* _Work request_:
In the review of the Matisse cut-outs exhibition below, what years does it give for the artist's lifespan?

Henri Matisse: The ‘Cut-Outs’ at Tate Modern from 2014

Wondering through ‘Henri Matisse: The Cut-Outs’, I had to keep on reminding myself that the work currently on show at Tate Modern was but one aspect of this artist. One. When you see this extraordinarily diverse, inventive and incredibly moving art, it illuminates the talent of a true artistic genius. And I do not use that word lightly.

This exhibition has made me reassess the capacity of Tate Modern to put on a first rate exhibition and manage the inevitable crowds. The team around curator Nicholas Cullinan have designed and structured the show well. Although busy, I had sufficient time, space and access to the work on display. In general, this was without being shuffled along by too many expectant and impatient numbers of people.

Matisse lived a fairly long time; from 1869 to 1954. To give perspective to the changes he experienced; the Franco Prussian War and Hydrogen Bomb bookended his life. As a young artist, he found fame partly for his innovative draughtsmanship; but most significantly for his incredible sensitivity to and handling of colour. Matisse’s sense of colour defined him as one of the most important and revolutionary artists of the 20th century. To Picasso, Matisse was one of the few artists he saw as being on an equal footing: curiously enquiring about what he was ‘up to’ throughout the latter’s life.

Witnessing, absorbing and participating in that heady period of Post Impressionist invention up to and through the fin de siècle, Matisse rapidly emerged as a major player and the undisputed leader of Les Fauves (The Wild Beasts). Their work blazed and opened the eyes of the public to vast new possibilities of colour during the first few years of the 20th century; although not without encountering hostility in some quarters.

It was Matisse’s pioneering pictorial invention that laid the ground for much of what was to come after in terms of the liberation of colour from literal description. ‘Seeing’ and ‘feeling’ through colour as a language in itself, redefined artists’ relationship to it. Matisse developed and expanded ideas about using colour to express emotion and developed new forms for doing so. He also challenged conventional assumptions of perspective and narrative in painting. A vast subject too complex to go into here: but without him, the very course of Modernism as we know it and huge varieties of Expressionist art that followed, would have been very different, if non existent. The 20th century would have been poorer.

In later life, Matisse suffered health problems that limited his mobility. For much of this period, he was confined to a wheelchair. However, his fertile imagination and capacity to adapt were enhanced by his optimism and love of life. This exhibition focuses on this latter period, when the artist was based in the South of France.

The ‘cut-out’ techniques gradually emerged from his artistic practice as a Painter and Printmaker. They initially allowed Matisse to develop and manipulate visual ideas; themes and so forth with incredible control and clarity. In many cases, he used pins instead of glue to fix the component pieces of coloured paper into place and left them in; simultaneously giving each whole work an added dynamism and directness. In the cut paper piece from 1940 called ‘Still Life with Shell’,  Matisse can be seen working out the eventual painted version; both of which are to be seen early on in the show.

* _Information provided_:
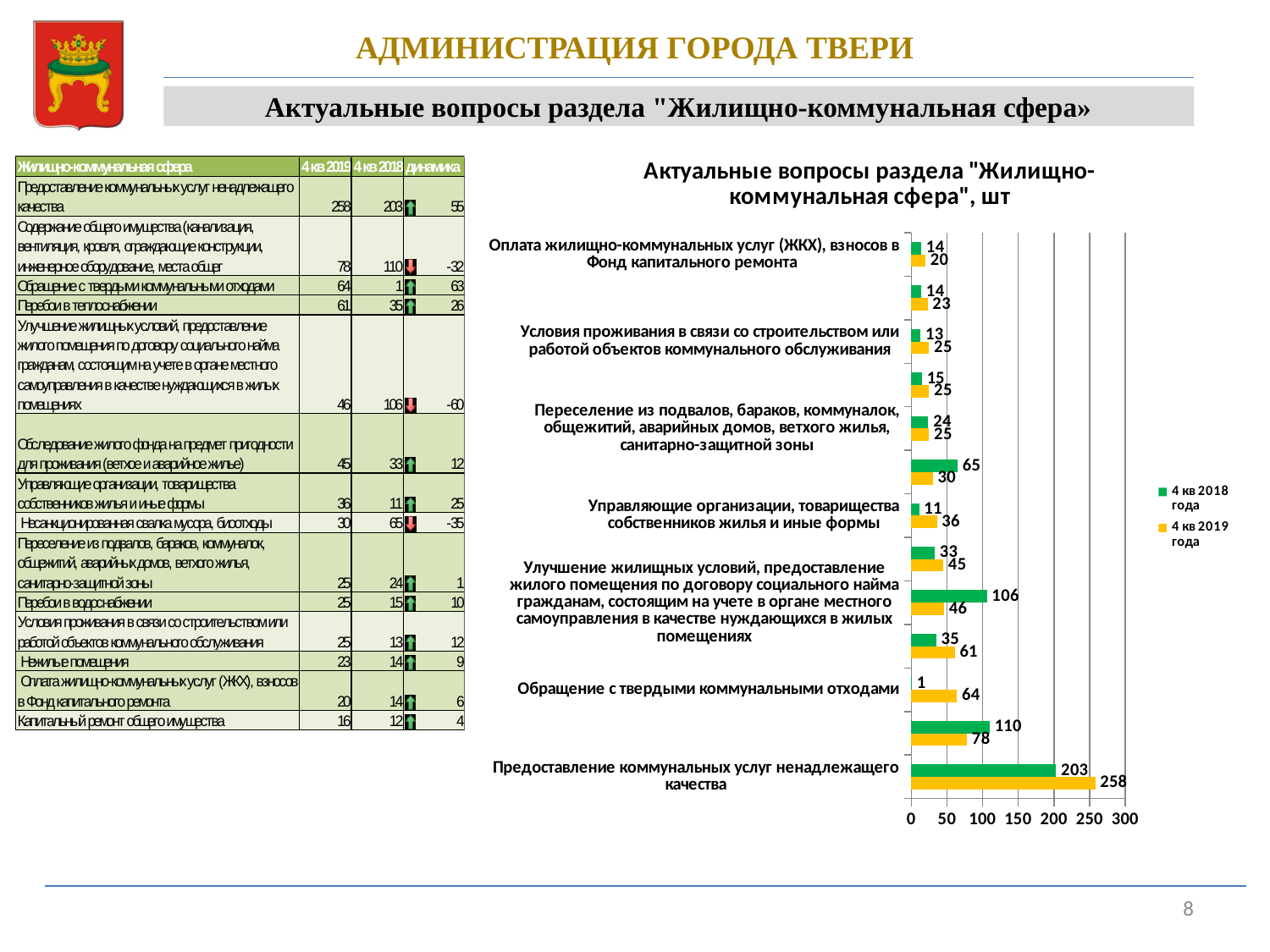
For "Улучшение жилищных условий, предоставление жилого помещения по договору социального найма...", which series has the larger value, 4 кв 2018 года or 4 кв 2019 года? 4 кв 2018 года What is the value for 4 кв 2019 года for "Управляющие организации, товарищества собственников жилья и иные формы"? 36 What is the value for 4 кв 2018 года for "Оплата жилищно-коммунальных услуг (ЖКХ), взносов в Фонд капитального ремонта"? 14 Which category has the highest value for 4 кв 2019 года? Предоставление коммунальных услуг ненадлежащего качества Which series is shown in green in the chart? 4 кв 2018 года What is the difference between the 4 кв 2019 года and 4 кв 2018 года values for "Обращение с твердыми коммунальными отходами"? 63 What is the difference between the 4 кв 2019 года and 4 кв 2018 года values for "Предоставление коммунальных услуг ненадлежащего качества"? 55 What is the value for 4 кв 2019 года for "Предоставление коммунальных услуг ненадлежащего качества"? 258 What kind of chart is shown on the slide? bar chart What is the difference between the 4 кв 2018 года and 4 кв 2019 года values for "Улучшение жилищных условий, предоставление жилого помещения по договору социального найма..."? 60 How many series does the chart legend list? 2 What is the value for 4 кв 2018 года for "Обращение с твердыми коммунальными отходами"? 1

* _Response below_:
1869 to 1954